Nonconvex Optimization in Deep Learning

Sharpness-Aware Minimization (SAM) is a recently proposed gradient-based optimizer (Foret et al., ICLR 2021) that greatly improves the prediction performance of deep neural networks. Consequently, there has been a surge of interest in explaining its empirical success. In their work on the crucial role of normalization in sharpness-aware minimization, Suvrit Sra’s team focuses on understanding the role played by normalization, a key component of the SAM updates. They theoretically and empirically study the effect of normalization in SAM for both convex and non-convex functions, revealing two key roles played by normalization: (i) it helps in stabilizing the algorithm; and (ii) it enables the algorithm to drift along a continuum (manifold) of minima—a property identified by recent theoretical works that is the key to better performance. They further argue that these two properties of normalization make SAM robust against the choice of hyper-parameters, supporting the practicality of SAM.

Figure 1. Role of normalization for stabilizing algorithms (η = 0.05).

Ahn, Jadbabaie & Sra (ICML 2024) undertakes a formal study that (i) formulates the notion of flat minima, and (ii) studies the complexity of finding them. Specifically, they adopt the trace of the Hessian of the cost function as a measure of flatness, and use it to formally define the notion of approximate flat minima. Under this notion, they then analyze algorithms that find approximate flat minima efficiently. For general cost functions, they propose a gradient-based algorithm that finds an approximate flat local minimum efficiently. The main component of the algorithm is to use gradients computed from randomly perturbed iterates to estimate a direction that leads to flatter minima. For the setting where the cost function is an empirical risk over training data, they present a faster algorithm that is inspired by sharpness-aware minimization (SAM), further supporting its success in practice.
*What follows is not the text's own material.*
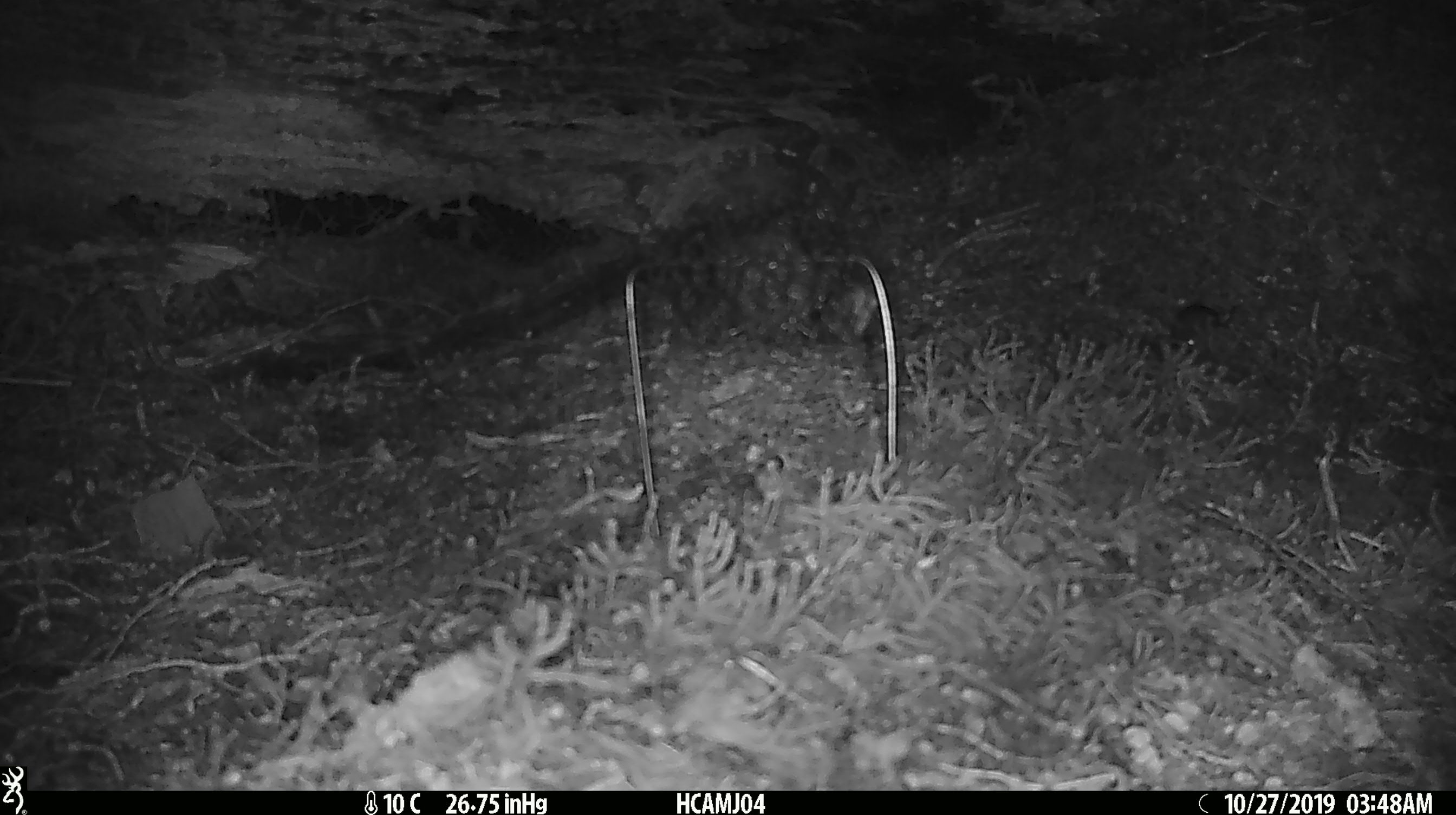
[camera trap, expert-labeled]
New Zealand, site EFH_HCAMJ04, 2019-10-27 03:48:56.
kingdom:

Stefanie Jegelka’s team and external collaborators analyze the remarkable generalization ability of neural networks that is usually attributed to the implicit bias of stochastic gradient descent (SGD), which often yields models with lower complexity using simpler (e.g. linear) and low-rank features (Huh et al., 2021). Recent works have provided empirical and theoretical evidence for the bias of particular variants of SGD (such as label noise SGD) toward flatter regions of the loss landscape. Despite the folklore intuition that flat solutions are ’simple’, the connection with the simplicity of the final trained model (e.g. low-rank) is not well understood. They take a step toward bridging this gap by studying the simplicity structure that arises from minimizers of the sharpness for a class of two-layer neural networks. Jegelka’s team shows that, for any high-dimensional training data and certain activations, with small enough step size, label noise SGD always converges to a network that replicates a single linear feature across all neurons, thereby implying a simple rank one feature matrix. To obtain this result, their main technical contribution is to show that label noise SGD always minimizes the sharpness on the manifold of models with zero loss for two-layer networks. Along the way, they discover a novel property—a local geodesic convexity—of the trace of the Hessian of the loss at approximate stationary points on the manifold of zero loss, which links sharpness to the geometry of the manifold.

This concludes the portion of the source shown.